### Brief:
In the entries below, switch each occurrence of "wooden podium" to "wooden lectern" and reproduce everything else unchanged.

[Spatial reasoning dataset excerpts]
★ ★ ★ ★
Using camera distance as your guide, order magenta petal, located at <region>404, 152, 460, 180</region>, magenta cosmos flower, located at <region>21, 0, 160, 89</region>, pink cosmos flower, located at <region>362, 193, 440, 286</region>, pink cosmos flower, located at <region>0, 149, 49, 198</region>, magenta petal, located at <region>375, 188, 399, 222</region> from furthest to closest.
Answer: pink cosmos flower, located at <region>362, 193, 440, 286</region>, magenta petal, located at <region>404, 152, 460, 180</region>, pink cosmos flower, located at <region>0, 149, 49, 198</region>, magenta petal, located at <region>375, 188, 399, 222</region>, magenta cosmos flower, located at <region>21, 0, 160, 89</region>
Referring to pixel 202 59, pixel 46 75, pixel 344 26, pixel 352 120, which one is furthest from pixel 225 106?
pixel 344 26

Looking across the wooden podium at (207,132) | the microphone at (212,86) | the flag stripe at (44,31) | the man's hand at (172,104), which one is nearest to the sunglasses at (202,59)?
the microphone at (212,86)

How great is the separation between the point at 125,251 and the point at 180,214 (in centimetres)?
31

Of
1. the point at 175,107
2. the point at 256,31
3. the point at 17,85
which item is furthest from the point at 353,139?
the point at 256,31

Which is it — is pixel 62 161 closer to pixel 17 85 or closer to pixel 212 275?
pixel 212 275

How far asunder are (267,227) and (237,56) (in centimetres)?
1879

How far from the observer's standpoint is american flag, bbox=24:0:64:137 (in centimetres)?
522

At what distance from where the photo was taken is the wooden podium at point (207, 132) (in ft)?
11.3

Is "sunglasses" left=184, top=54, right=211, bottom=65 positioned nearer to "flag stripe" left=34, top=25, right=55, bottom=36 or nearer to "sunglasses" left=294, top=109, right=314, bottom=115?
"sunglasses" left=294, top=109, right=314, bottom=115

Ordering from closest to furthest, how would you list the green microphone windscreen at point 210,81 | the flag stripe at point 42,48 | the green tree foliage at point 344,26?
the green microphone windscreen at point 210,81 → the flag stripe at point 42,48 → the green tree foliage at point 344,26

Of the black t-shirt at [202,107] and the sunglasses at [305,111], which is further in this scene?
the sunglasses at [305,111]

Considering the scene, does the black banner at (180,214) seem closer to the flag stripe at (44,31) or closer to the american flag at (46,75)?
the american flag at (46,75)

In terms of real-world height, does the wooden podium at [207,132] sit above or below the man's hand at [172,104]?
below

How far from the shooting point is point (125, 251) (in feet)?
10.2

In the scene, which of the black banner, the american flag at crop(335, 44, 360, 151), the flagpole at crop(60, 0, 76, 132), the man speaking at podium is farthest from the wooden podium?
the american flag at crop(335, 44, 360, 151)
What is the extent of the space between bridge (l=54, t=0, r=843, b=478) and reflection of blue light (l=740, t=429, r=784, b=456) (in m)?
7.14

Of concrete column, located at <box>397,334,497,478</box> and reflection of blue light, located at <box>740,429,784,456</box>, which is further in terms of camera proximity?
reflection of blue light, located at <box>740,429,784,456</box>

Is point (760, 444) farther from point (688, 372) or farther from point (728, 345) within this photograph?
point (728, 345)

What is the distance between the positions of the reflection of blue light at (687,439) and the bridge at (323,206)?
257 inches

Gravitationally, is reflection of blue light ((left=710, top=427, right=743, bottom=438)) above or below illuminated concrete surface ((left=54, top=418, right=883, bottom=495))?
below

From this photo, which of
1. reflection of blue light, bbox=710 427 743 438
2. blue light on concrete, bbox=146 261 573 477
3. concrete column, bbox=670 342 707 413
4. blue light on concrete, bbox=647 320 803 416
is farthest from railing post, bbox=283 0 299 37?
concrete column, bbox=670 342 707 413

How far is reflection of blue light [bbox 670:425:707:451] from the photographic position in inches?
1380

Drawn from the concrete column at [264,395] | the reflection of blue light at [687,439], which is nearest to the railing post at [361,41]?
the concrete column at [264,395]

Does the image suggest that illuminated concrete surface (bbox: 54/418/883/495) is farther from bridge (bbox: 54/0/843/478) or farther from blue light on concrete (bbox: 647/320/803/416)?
★ ★ ★ ★
### Full response:
Using camera distance as your guide, order magenta petal, located at <region>404, 152, 460, 180</region>, magenta cosmos flower, located at <region>21, 0, 160, 89</region>, pink cosmos flower, located at <region>362, 193, 440, 286</region>, pink cosmos flower, located at <region>0, 149, 49, 198</region>, magenta petal, located at <region>375, 188, 399, 222</region> from furthest to closest.
Answer: pink cosmos flower, located at <region>362, 193, 440, 286</region>, magenta petal, located at <region>404, 152, 460, 180</region>, pink cosmos flower, located at <region>0, 149, 49, 198</region>, magenta petal, located at <region>375, 188, 399, 222</region>, magenta cosmos flower, located at <region>21, 0, 160, 89</region>
Referring to pixel 202 59, pixel 46 75, pixel 344 26, pixel 352 120, which one is furthest from pixel 225 106?
pixel 344 26

Looking across the wooden lectern at (207,132) | the microphone at (212,86) | the flag stripe at (44,31) | the man's hand at (172,104), which one is nearest to the sunglasses at (202,59)?
the microphone at (212,86)

How great is the separation between the point at 125,251 and the point at 180,214 (in centimetres)?
31

Of
1. the point at 175,107
2. the point at 256,31
3. the point at 17,85
which item is furthest from the point at 353,139?
the point at 256,31

Which is it — is pixel 62 161 closer to pixel 17 85 or closer to pixel 212 275?
pixel 212 275

How far asunder are (267,227) and (237,56) (in centimetres)?
1879

How far from the observer's standpoint is american flag, bbox=24:0:64:137 (in centimetres)?
522

At what distance from where the photo was taken is the wooden lectern at point (207, 132) (in ft)?
11.3

Is "sunglasses" left=184, top=54, right=211, bottom=65 positioned nearer to "flag stripe" left=34, top=25, right=55, bottom=36 or nearer to "sunglasses" left=294, top=109, right=314, bottom=115?
"sunglasses" left=294, top=109, right=314, bottom=115

Ordering from closest to furthest, how would you list the green microphone windscreen at point 210,81 | the flag stripe at point 42,48 | the green tree foliage at point 344,26?
the green microphone windscreen at point 210,81 → the flag stripe at point 42,48 → the green tree foliage at point 344,26

Of the black t-shirt at [202,107] and the sunglasses at [305,111], which is further in this scene?
the sunglasses at [305,111]

Considering the scene, does the black banner at (180,214) seem closer to the flag stripe at (44,31) or closer to the american flag at (46,75)?
the american flag at (46,75)

In terms of real-world height, does the wooden lectern at [207,132] sit above or below the man's hand at [172,104]?
below

How far from the shooting point is point (125, 251) (in feet)?
10.2

In the scene, which of the black banner, the american flag at crop(335, 44, 360, 151), the flagpole at crop(60, 0, 76, 132), the man speaking at podium is farthest from the wooden lectern?
the american flag at crop(335, 44, 360, 151)
What is the extent of the space between bridge (l=54, t=0, r=843, b=478) and reflection of blue light (l=740, t=429, r=784, b=456) (in m)?
7.14

Of concrete column, located at <box>397,334,497,478</box> and reflection of blue light, located at <box>740,429,784,456</box>, which is further in terms of camera proximity?
reflection of blue light, located at <box>740,429,784,456</box>

Is point (760, 444) farther from point (688, 372) or farther from point (728, 345) within this photograph?
point (728, 345)

What is the distance between the positions of the reflection of blue light at (687,439) and the bridge at (323,206)?
257 inches

Gravitationally, is reflection of blue light ((left=710, top=427, right=743, bottom=438)) above or below illuminated concrete surface ((left=54, top=418, right=883, bottom=495))?
below

From this photo, which of
1. reflection of blue light, bbox=710 427 743 438
2. blue light on concrete, bbox=146 261 573 477
3. concrete column, bbox=670 342 707 413
4. blue light on concrete, bbox=647 320 803 416
is farthest from railing post, bbox=283 0 299 37?
concrete column, bbox=670 342 707 413

How far is reflection of blue light [bbox 670:425:707:451] from the photographic position in inches?
1380

Drawn from the concrete column at [264,395] | the reflection of blue light at [687,439], which is nearest to the railing post at [361,41]?
the concrete column at [264,395]

Does the image suggest that illuminated concrete surface (bbox: 54/418/883/495) is farther from bridge (bbox: 54/0/843/478) or farther from blue light on concrete (bbox: 647/320/803/416)?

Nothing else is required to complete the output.